Actually, no new syntax is needed to achieve the mentioned ability. The solution could adopt the behavior of [regsub] (description taken from regsub(n)):

If subSpec contains a `&' or `\0', then it is replaced in the substitution with the portion of string that matched exp. If subSpec contains a `\n**, where _n is a digit between 1 and 9, then it is replaced in the substitution with the portion of string that matched the n-th parenthesized subexpression of exp. Additional backslashes may be used in subSpec to prevent special interpretation of `&' or `\0' or `\n' or backslash.

This has the disadvantage of being incompatible with existing code that makes use of the -regexp option to [switch] and which may well have characters matching the above sequences inside already.

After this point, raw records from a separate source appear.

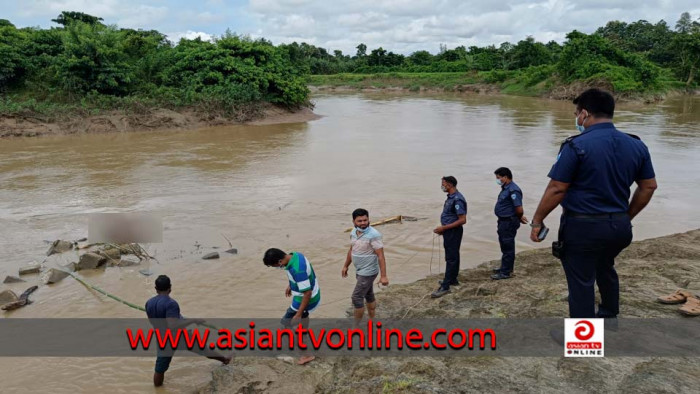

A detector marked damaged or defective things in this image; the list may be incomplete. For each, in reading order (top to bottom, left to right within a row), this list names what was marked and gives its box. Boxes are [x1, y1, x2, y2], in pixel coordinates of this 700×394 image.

broken concrete block [75, 252, 106, 270]
broken concrete block [40, 268, 70, 284]
broken concrete block [0, 290, 18, 306]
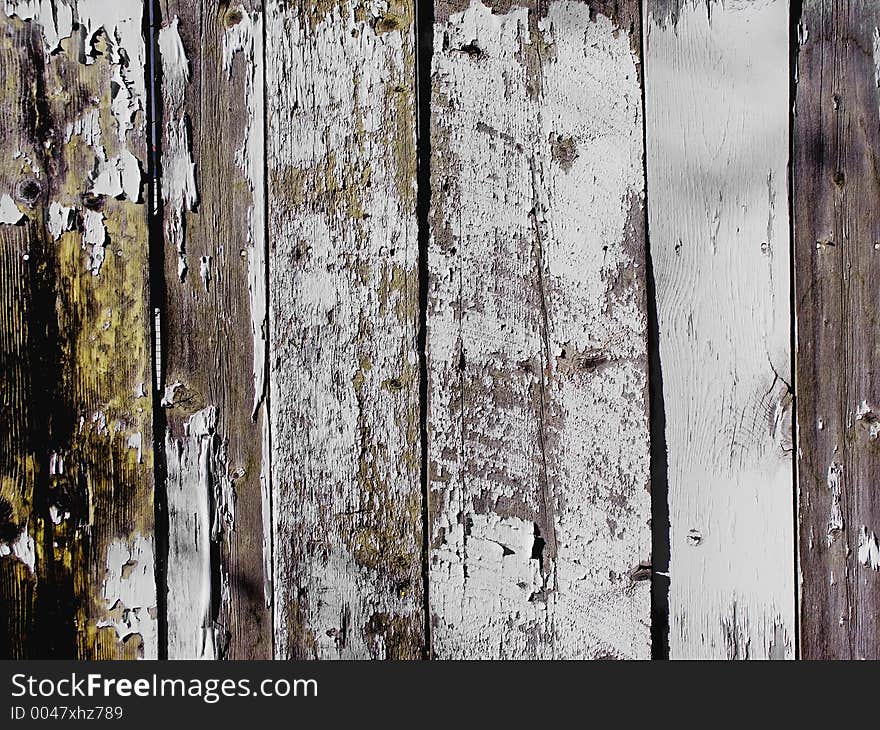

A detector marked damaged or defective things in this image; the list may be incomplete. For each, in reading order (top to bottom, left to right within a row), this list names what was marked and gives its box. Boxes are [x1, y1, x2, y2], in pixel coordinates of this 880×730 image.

peeling white paint [0, 193, 24, 225]
peeling white paint [96, 536, 158, 660]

Another alternative can be to specify either -submatches, or -subindexes and use three elements for every switch case. The first is the regexp, the second the list of vars like in the [regexp] command, and the last the script to execute.

set string [getSomeComplexProtocolLine]
switch -regexp -submatches -- $string {
    {EHLO (.*)} {match heloarg} {
       puts "Helo $heloarg"
    }
    {MAIL FROM: <(.*)@(.*)>} {match user host} {
       puts "Mail from $user at $host"
    }
    {QUIT} {} {
       exit
    }
    default {} {
       puts "What a strange SMTP command!"
    }
}  

Usually submatches have quite logical names, so it is possible that to refer they by name instead of to use [lindex] can be more comfortable. Another minor advantage of this is that variable names are very near the script, so it shouldn't be hard to follow what the script is doing.

On the other side this changes a well-known fact of switch getting as input two elements for every case; the main proposal of this TIP has the advantage of leaving that feature of the [switch] command as an invariant. This makes the overall implementation of the feature easier, and also makes it easier to tell people how to use. And it allows for trivial obtaining of both the matched string and the range of the input string that matched. Of course, in that case you could just have four values for each entry, but that is getting baroque.

Reference Implementation

http://sf.net/tracker/?func=detail&aid=848578&group\_id=10894&atid=310894

Copyright

This document has been placed in the public domain.